Four failure modes of knowledge graphs over messy literature

Knowledge graphs over biomedical literature look clean on a slide. A few million papers, a handful of entity types, a handful of relation types, a pretty force-directed visualisation. Ship it. Demo well.
They stop looking clean the moment a domain expert asks a sharp question. The failure modes that bite are not model problems — they are ontology, evidence, and workflow problems. Four that I keep hitting:
1. Synonymy, but also non-synonymy
The first instinct is to collapse synonyms. Gene X, Protein Y, and Receptor Z all get merged into one node, mapped to a UMLS or MeSH code, and the graph looks tidier for it. Then a biologist asks a question where the gene matters but the protein does not — or vice versa — and your graph has already eaten the distinction. Abbreviations make this worse: inside UMLS, "AD" can resolve to Alzheimer's Disease, Atopic Dermatitis, Actinomycin D, or Admitting Diagnosis[1], and a naive merge across all of them produces answers that are confidently nonsensical.
Every merge is a lossy compression step. Every merge should be auditable, reversible at query time, and scoped to a context where the merge was valid. "Collapse synonyms" is a sentence; it is not a design.
2. Evidence without strength
A relation extracted from one sentence of one preprint should not get the same edge weight as a relation supported by twenty review articles and a phase-3 trial. When edges do not carry calibrated confidence — ideally tied to source type, recency, and whether contradicting evidence exists in the graph — downstream reasoning will treat speculation as fact.

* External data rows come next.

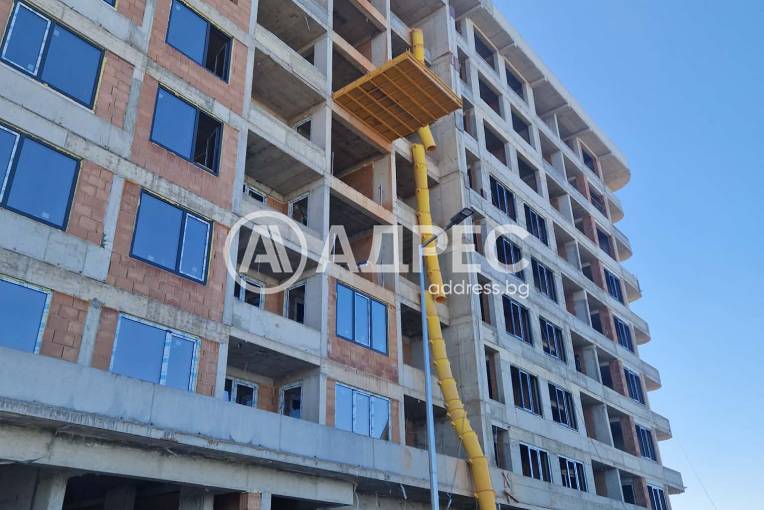 Двустаен апартамент, Бургас, Мадика, 654832, Снимка 1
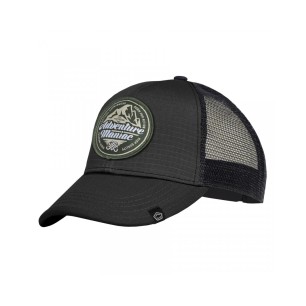 Pentagon Era "Adventure Maniac" Cap Καπέλο Κυνηγιού Jockey Black Μαύρο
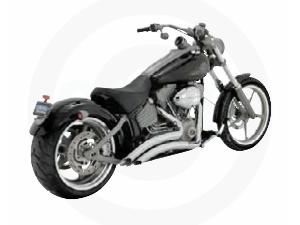 BIG RADIUS EXHAUST SYSTEMS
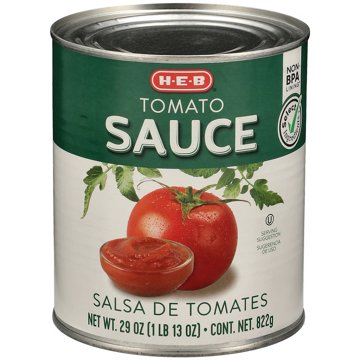 H-E-B Tomato Sauce, 29 oz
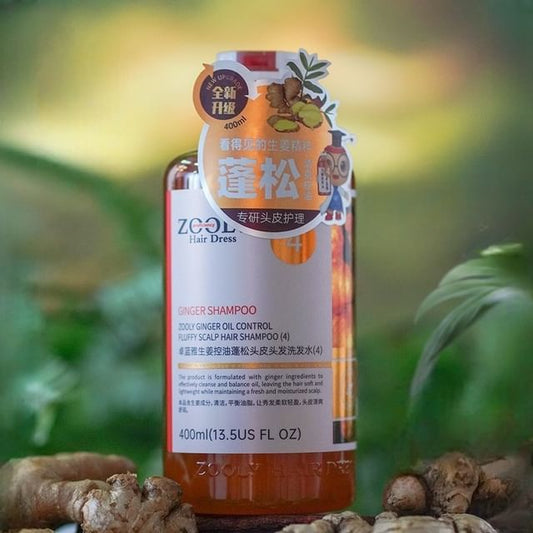 ZOOLY No.4 Ginger Oil Control & Fluffy Hair Shampoo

This is where most "hallucination" in RAG-over-graphs actually comes from. The retrieval layer is fine. The graph itself was never hedged. By the time the LLM sees the context, the distinction between "a clinical trial said so" and "a 2014 abstract suggested so" has been quietly erased. Edges need provenance, source-type, recency, and a contradiction flag. Without those four, the graph is a confidence machine, not a knowledge base.
3. Temporal drift
Biomedical consensus moves. A gene-disease association plausible in 2012 may have been refuted by 2020. A drug mechanism proposed in an abstract may have been retracted — and the retraction may itself be invisible to your pipeline, because over 94% of post-retraction citations in biomedicine do not mention the retraction[2]. A timeless blob of edges will surface retracted claims with the same confidence as current ones.
Every edge needs an "as of" timestamp and, where applicable, a "superseded by" pointer. Retraction feeds should be first-class citizens in the ingestion pipeline, not an afterthought. If the graph cannot reason about when a claim was true, it cannot be trusted to reason about whether it is true now.
4. The question the graph structurally cannot answer
The failure mode that hurts most is the one where a domain expert asks a question the graph was never designed to answer — because the relation type was never modelled, or the entity type was never extracted. You discover this after the infrastructure is built, which is the most expensive place to discover it.
The fix is to invert the design direction. Start from the questions, not the papers. Pick ten hard questions an expert would ask in their real workflow — the kind that make them reach for a paper, a colleague, and a whiteboard — and design the schema backwards from those. The graph that answers those ten questions cleanly is the graph worth building. The graph that answers every question adequately is the graph that will be ignored.
None of this is a reason not to build graphs. Biomedical knowledge graphs remain the only practical way to reason over literature at scale, and the normalisation and entity-linking work continues to improve[1]. But the graph is the floor of the system, not the ceiling. What you build on top — calibrated ranking, explicit hedging, traceable provenance, and the workflows that let experts push back in-line — is where the actual value lives. A graph without that scaffolding is just a prettier retrieval system with more ways to be confidently wrong.
References
- 1.A Comprehensive Evaluation of Biomedical Entity Linking Models — PMC, 2024. Covers the ambiguity and synonymy challenges that drive the failures above.
- 2.Reducing the residue of retractions in evidence synthesis — PMC, 2024. Quantifies how often retracted claims continue to propagate, and how rarely citations flag the retraction.